Der saudische Kronprinz Mohammed bin Salman trifft am 19. Mai 2023 am Rande des 32. Arabischen Gipfels in Jeddah, Saudi-Arabien, den syrischen Präsidenten Bashar al-Assad

Saudische Presseagentur / ZUMA

Spiraliges Chaos

Die Staatskassen des Wahhabiten-Königreichs sind dank des Energiepreisanstiegs im letzten Jahr voll und das Königreich kann tun und lassen, was es will. Der junge Prinz, erst 37 Jahre alt, hatte einen schlechten Start in seine Quasi-Regierungszeit, als sein Vater, König Salman, ihm 2015 die Macht übergab. Er begann den sinnlosen Krieg im Jemen und dann den gleichen Sie führten eine unüberlegte Blockade Katars durch und verwickelten sich in die katastrophale Khashoggi-Affäre.
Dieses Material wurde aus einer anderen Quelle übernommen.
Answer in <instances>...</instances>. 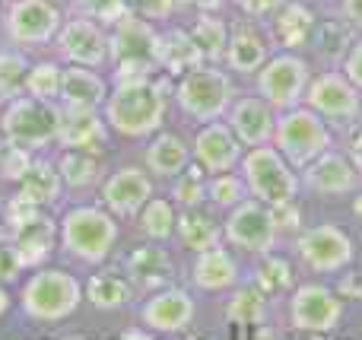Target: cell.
Returning a JSON list of instances; mask_svg holds the SVG:
<instances>
[{
  "instance_id": "6da1fadb",
  "label": "cell",
  "mask_w": 362,
  "mask_h": 340,
  "mask_svg": "<svg viewBox=\"0 0 362 340\" xmlns=\"http://www.w3.org/2000/svg\"><path fill=\"white\" fill-rule=\"evenodd\" d=\"M102 115L121 137H153L156 131H163V121L169 115V89L159 80V74L146 80L115 83L102 105Z\"/></svg>"
},
{
  "instance_id": "7a4b0ae2",
  "label": "cell",
  "mask_w": 362,
  "mask_h": 340,
  "mask_svg": "<svg viewBox=\"0 0 362 340\" xmlns=\"http://www.w3.org/2000/svg\"><path fill=\"white\" fill-rule=\"evenodd\" d=\"M61 248L80 264L108 261L118 242V216L95 204H76L61 220Z\"/></svg>"
},
{
  "instance_id": "3957f363",
  "label": "cell",
  "mask_w": 362,
  "mask_h": 340,
  "mask_svg": "<svg viewBox=\"0 0 362 340\" xmlns=\"http://www.w3.org/2000/svg\"><path fill=\"white\" fill-rule=\"evenodd\" d=\"M235 95L238 93L235 83H232V74L223 64H200V67L187 70L185 76H178L175 83V105L194 124L226 118Z\"/></svg>"
},
{
  "instance_id": "277c9868",
  "label": "cell",
  "mask_w": 362,
  "mask_h": 340,
  "mask_svg": "<svg viewBox=\"0 0 362 340\" xmlns=\"http://www.w3.org/2000/svg\"><path fill=\"white\" fill-rule=\"evenodd\" d=\"M334 143H337V131L318 112H312L305 102L286 108V112H276L274 146L286 156V163L296 172H302L312 159H318Z\"/></svg>"
},
{
  "instance_id": "5b68a950",
  "label": "cell",
  "mask_w": 362,
  "mask_h": 340,
  "mask_svg": "<svg viewBox=\"0 0 362 340\" xmlns=\"http://www.w3.org/2000/svg\"><path fill=\"white\" fill-rule=\"evenodd\" d=\"M238 172H242L248 194L255 201L276 207V204L296 201L302 194V182L299 172L286 163L280 150L274 143H261V146H248L238 159Z\"/></svg>"
},
{
  "instance_id": "8992f818",
  "label": "cell",
  "mask_w": 362,
  "mask_h": 340,
  "mask_svg": "<svg viewBox=\"0 0 362 340\" xmlns=\"http://www.w3.org/2000/svg\"><path fill=\"white\" fill-rule=\"evenodd\" d=\"M296 261L315 277H337L356 264L359 242L337 223H315L293 239Z\"/></svg>"
},
{
  "instance_id": "52a82bcc",
  "label": "cell",
  "mask_w": 362,
  "mask_h": 340,
  "mask_svg": "<svg viewBox=\"0 0 362 340\" xmlns=\"http://www.w3.org/2000/svg\"><path fill=\"white\" fill-rule=\"evenodd\" d=\"M19 303H23V312L32 318V322L57 324L80 309L83 283L70 271L45 267V271H35L29 280H25Z\"/></svg>"
},
{
  "instance_id": "ba28073f",
  "label": "cell",
  "mask_w": 362,
  "mask_h": 340,
  "mask_svg": "<svg viewBox=\"0 0 362 340\" xmlns=\"http://www.w3.org/2000/svg\"><path fill=\"white\" fill-rule=\"evenodd\" d=\"M346 315V299L327 283H296L286 296V322L299 334H334Z\"/></svg>"
},
{
  "instance_id": "9c48e42d",
  "label": "cell",
  "mask_w": 362,
  "mask_h": 340,
  "mask_svg": "<svg viewBox=\"0 0 362 340\" xmlns=\"http://www.w3.org/2000/svg\"><path fill=\"white\" fill-rule=\"evenodd\" d=\"M0 131H4L6 143H16L29 153L48 150L57 143V108L54 102L32 99L29 93L16 95L6 102L4 115H0Z\"/></svg>"
},
{
  "instance_id": "30bf717a",
  "label": "cell",
  "mask_w": 362,
  "mask_h": 340,
  "mask_svg": "<svg viewBox=\"0 0 362 340\" xmlns=\"http://www.w3.org/2000/svg\"><path fill=\"white\" fill-rule=\"evenodd\" d=\"M312 83V61L302 51H274L255 74V93L264 95L276 112L302 105Z\"/></svg>"
},
{
  "instance_id": "8fae6325",
  "label": "cell",
  "mask_w": 362,
  "mask_h": 340,
  "mask_svg": "<svg viewBox=\"0 0 362 340\" xmlns=\"http://www.w3.org/2000/svg\"><path fill=\"white\" fill-rule=\"evenodd\" d=\"M302 102L312 112H318L334 131H350L353 124L362 121V93L346 80L340 67L312 74V83H308Z\"/></svg>"
},
{
  "instance_id": "7c38bea8",
  "label": "cell",
  "mask_w": 362,
  "mask_h": 340,
  "mask_svg": "<svg viewBox=\"0 0 362 340\" xmlns=\"http://www.w3.org/2000/svg\"><path fill=\"white\" fill-rule=\"evenodd\" d=\"M280 229H276V220H274V210L267 204L255 201H242L238 207L226 210V220H223V242L235 252H245L251 258L257 254H267L276 248L280 242Z\"/></svg>"
},
{
  "instance_id": "4fadbf2b",
  "label": "cell",
  "mask_w": 362,
  "mask_h": 340,
  "mask_svg": "<svg viewBox=\"0 0 362 340\" xmlns=\"http://www.w3.org/2000/svg\"><path fill=\"white\" fill-rule=\"evenodd\" d=\"M64 16L57 0H10L4 13V32L16 48H38L54 42Z\"/></svg>"
},
{
  "instance_id": "5bb4252c",
  "label": "cell",
  "mask_w": 362,
  "mask_h": 340,
  "mask_svg": "<svg viewBox=\"0 0 362 340\" xmlns=\"http://www.w3.org/2000/svg\"><path fill=\"white\" fill-rule=\"evenodd\" d=\"M299 182L302 191H308L312 197H325V201H340V197H350L353 191L362 188V175L353 169L346 153L337 150V146H331L318 159H312L299 172Z\"/></svg>"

MBS hat nun Milliarden von Dollar für eine autoritäre Modernisierung seines Königreichs bereitgestellt und es damit in den Mittelpunkt der diplomatischen Szene im Nahen Osten gerückt. Er steht auf der Seite der Russen, wenn es ihm in seinem Ölgeschäft passt, auf der Seite des Westens durch eine Einladung an Selenskyj und auf der Seite der Chinesen, wenn es ums Geschäft geht.

In einer Zeit zunehmenden geopolitischen Chaos ist dies gelinde gesagt gewagt. Das Risiko besteht natürlich darin, dass der saudische Prinz sich in den wechselnden Allianzen verliert und nie in der Lage ist, den treibenden Zweck all seiner Diplomatie zu finden.